__TEXTAUSZUG__.
Neues Gutachten gegen den Onkel

Jetzt liegt das Ergebnis der umfassenden DNA-Analyse vor – was den Tatverdächtigen Thomas S. schwer belastet. Legt der 50-Jährige bald ein Geständnis ab?
von  Ralph Hub

München - Das erste DNA-Gutachten zum Mord an Sharon (†11) und Chiara (†8) liegt jetzt vor. Die Analyse der Wissenschaftler untermauert nach AZ-Informationen die bisherigen Ermittlungsergebnisse der Mordkommission: Der Tatverdächtige Thomas S. (50), der in U-Haft sitzt, wird immer schwerer belastet.


Als das rund 20 Seiten starke Teilgutachten am Donnerstag eintraf, machte sich bei den Fahndern der Soko „Magarete” fast so etwas wie Feierlaune breit. „Der dringende Tatverdacht hat sich weiter erhärtet”, sagt Staatsanwältin Andrea Titz.


Das Gutachten beschäftigt sich mit einem genetischen Fingerabdruck von Thomas S., der von der Spurensicherung am Tatort sichergestellt worden war. Die Experten fanden tatrelevante DNA-Spuren wie Blut, Hautschuppen und auch Speichel des Verdächtigen.

__GEZEIGTES MATERIAL__.

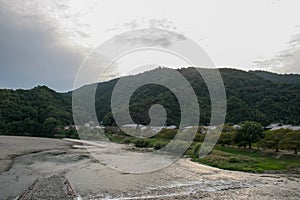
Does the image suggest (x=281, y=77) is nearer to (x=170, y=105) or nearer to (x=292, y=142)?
(x=170, y=105)

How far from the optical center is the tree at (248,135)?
36.9m

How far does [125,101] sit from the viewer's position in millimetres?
90750

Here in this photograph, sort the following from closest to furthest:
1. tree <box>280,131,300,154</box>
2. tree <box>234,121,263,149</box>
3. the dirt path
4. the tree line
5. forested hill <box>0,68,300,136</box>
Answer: the dirt path → tree <box>280,131,300,154</box> → the tree line → tree <box>234,121,263,149</box> → forested hill <box>0,68,300,136</box>

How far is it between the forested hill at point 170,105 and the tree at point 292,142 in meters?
29.7

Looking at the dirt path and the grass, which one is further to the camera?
the grass

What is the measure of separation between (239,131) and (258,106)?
37343mm

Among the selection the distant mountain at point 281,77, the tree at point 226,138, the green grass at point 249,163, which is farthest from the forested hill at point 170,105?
the green grass at point 249,163

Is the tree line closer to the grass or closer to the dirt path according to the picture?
the grass

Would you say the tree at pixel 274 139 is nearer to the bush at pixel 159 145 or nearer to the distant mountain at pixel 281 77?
the bush at pixel 159 145

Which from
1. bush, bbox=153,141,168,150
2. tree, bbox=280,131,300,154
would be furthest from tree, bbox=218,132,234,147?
bush, bbox=153,141,168,150

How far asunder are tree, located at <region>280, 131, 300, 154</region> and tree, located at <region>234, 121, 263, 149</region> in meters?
4.65

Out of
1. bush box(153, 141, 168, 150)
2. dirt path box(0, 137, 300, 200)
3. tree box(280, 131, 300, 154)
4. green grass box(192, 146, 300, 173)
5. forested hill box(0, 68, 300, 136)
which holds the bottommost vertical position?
dirt path box(0, 137, 300, 200)

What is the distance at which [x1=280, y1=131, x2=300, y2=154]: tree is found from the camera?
30.7 meters

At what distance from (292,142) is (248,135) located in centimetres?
638
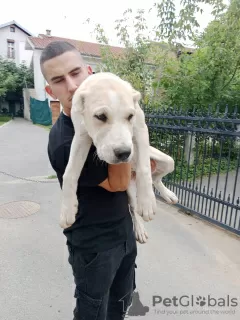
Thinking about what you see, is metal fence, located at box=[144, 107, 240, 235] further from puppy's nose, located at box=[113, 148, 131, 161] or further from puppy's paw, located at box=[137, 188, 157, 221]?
puppy's nose, located at box=[113, 148, 131, 161]

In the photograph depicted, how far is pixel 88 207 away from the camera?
1.46 metres

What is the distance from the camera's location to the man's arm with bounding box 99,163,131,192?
1.38 metres

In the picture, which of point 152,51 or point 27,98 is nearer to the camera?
point 152,51

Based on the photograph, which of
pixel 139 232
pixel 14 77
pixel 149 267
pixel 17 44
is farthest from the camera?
pixel 17 44

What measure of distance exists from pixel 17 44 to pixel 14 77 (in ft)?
27.7

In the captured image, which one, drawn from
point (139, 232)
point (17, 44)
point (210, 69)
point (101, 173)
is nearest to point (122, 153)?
point (101, 173)

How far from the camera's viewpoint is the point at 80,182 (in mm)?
1444

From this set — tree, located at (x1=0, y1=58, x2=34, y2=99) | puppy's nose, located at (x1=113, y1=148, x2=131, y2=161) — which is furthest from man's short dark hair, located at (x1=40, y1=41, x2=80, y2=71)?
tree, located at (x1=0, y1=58, x2=34, y2=99)

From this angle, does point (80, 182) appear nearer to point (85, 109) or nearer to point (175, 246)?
point (85, 109)

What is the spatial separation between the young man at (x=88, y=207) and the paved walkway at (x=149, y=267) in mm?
1198

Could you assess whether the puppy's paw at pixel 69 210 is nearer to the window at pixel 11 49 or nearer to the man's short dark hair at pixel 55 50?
the man's short dark hair at pixel 55 50

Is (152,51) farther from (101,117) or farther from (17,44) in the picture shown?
(17,44)

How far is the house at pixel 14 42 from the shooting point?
30.7 m

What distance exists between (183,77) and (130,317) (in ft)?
19.7
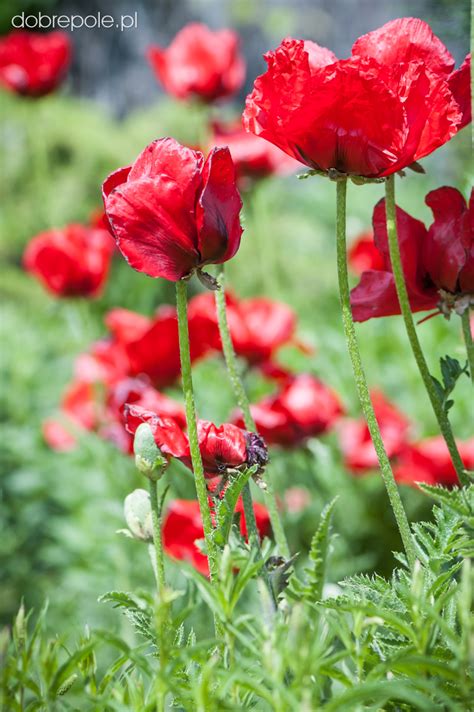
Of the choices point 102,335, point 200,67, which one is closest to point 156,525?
point 200,67

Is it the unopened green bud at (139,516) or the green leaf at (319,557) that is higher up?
the unopened green bud at (139,516)

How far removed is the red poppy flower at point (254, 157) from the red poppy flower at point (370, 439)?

__AUFGABEN__.
a. Wie umfangreich ist das Teilgutachten laut dem Artikel über das DNA-Gutachten?
b. Übersetze den Satz „Die Experten fanden tatrelevante DNA-Spuren wie Blut, Hautschuppen und auch Speichel des Verdächtigen.“ aus dem Artikel über das DNA-Gutachten ins Englische.
c. Setze den Artikel über das DNA-Gutachten im Anschluss an seinen letzten Satz fort.
Das Material spielt hierfür keine Rolle.

__NUMMERIERTE ANTWORTEN__.
a. Rund 20 Seiten.

b. The experts found DNA traces relevant to the crime, such as blood, skin flakes and also saliva from the suspect.

c.
Sein Blut am Tatort hat Thomas S. bisher immer so erklärt: Er sei zwei Wochen vor der Tat bei seiner Schwägerin zu Besuch gewesen und habe Nasenbluten bekommen. Die Ermittler sehen darin nur eine Schutzbehauptung.


Den zweiten Teil des DNA-Gutachtens bekommen die Ermittlungsbehörden heute. Die darin zusammengefassten Ergebnisse sollen sich, wie es heißt, nahtlos in das bisherige Spurenbild einfügen.


Die Staatsanwaltschaft München II hat mehrere Gutachten in Auftrag gegeben. Darunter auch eines, das sich mit dem Springseil beschäftigt, das Chiara um den Hals geschlungen war, als ihre Mutter sie fand. Am Seil wurde nach AZ-Informationen auch die DNA des Onkel sichergestellt. Das Gutachten zum Seil liegt allerdings noch nicht vor. Die Untersuchungen gestalten sich hier besonders schwierig.


Momentan ist noch nicht einmal geklärt, woher das Seil stammt. Gehörte es Chiara und Sharon? Oder stammt es aus Peißenberg und zählte zu den Spielsachen der Kinder von Thomas S.? Rechtsanwalt Karl Peter Lachniet: „Sollte es aus dem Haus meines Mandanten stammen, wäre es völlig normal, dass seine DNA daran haftet.” Mit letzter Sicherheit ließe sich das aber nur klären, wenn auch von den drei Söhnen eine Speichelprobe vorliegt. Die können die Buben allerdings verweigern – falls sie befürchten müssten, dass sie damit ihren Vater belasten.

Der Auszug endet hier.